Creates a context object that manages the computational state for text generation. The context maintains the conversation history and manages memory efficiently for processing input tokens and generating responses. Each model can have multiple contexts with different settings.
Arguments
- model
A model object returned by
model_load- n_ctx
Maximum context length in tokens (default: 2048). This determines how many tokens of conversation history can be maintained. Larger values require more memory but allow for longer conversations. Must not exceed the model's maximum context length
- n_threads
Number of CPU threads for inference (default: 4). Set to the number of available CPU cores for optimal performance. Only affects CPU computation
- n_seq_max
Maximum number of parallel sequences (default: 1). Used for batch processing multiple conversations simultaneously. Higher values require more memory
- verbosity
Control backend logging during context creation (default: 1L).
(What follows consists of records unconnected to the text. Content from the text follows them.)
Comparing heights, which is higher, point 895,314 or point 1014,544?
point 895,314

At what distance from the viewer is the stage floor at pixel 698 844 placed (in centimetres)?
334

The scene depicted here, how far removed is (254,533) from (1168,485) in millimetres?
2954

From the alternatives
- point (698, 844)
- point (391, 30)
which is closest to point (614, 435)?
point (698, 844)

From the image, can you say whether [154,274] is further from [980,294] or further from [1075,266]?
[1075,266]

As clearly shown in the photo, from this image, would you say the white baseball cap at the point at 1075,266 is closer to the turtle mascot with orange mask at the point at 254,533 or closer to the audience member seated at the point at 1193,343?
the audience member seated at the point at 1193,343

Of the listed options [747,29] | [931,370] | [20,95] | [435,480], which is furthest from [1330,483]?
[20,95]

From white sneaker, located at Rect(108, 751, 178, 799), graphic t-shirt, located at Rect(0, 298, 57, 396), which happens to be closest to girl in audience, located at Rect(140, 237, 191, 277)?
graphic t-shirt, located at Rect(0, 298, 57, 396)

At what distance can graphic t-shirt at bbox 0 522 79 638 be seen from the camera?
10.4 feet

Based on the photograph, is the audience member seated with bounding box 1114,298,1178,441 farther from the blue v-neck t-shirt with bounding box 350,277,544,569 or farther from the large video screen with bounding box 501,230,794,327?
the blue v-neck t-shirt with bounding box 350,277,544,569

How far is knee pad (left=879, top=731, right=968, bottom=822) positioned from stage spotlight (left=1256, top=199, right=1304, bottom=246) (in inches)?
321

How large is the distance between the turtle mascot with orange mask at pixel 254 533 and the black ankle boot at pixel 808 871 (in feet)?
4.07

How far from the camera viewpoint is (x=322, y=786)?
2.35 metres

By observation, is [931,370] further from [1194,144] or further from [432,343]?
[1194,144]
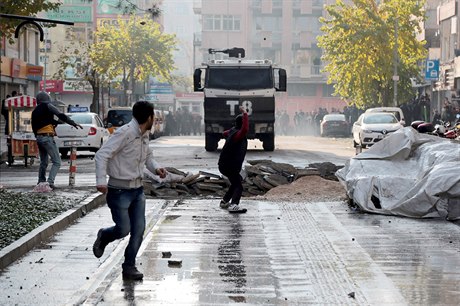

Larger values print more information:
0emits only errors,1includes warnings,2adds informational logs, and3enables the most verbose debug output.
Value
A context object (external pointer) used for text generation with generate
Examples
if (FALSE) { # \dontrun{
# Load model and create basic context
model <- model_load("path/to/model.gguf")
ctx <- context_create(model)
# Create context with larger buffer for long conversations
long_ctx <- context_create(model, n_ctx = 4096)
# High-performance context with more threads
fast_ctx <- context_create(model, n_ctx = 2048, n_threads = 8)
# Context for batch processing multiple conversations
batch_ctx <- context_create(model, n_ctx = 2048, n_seq_max = 4)
# Create context with minimal verbosity (quiet mode)
quiet_ctx <- context_create(model, verbosity = 2L)
} # }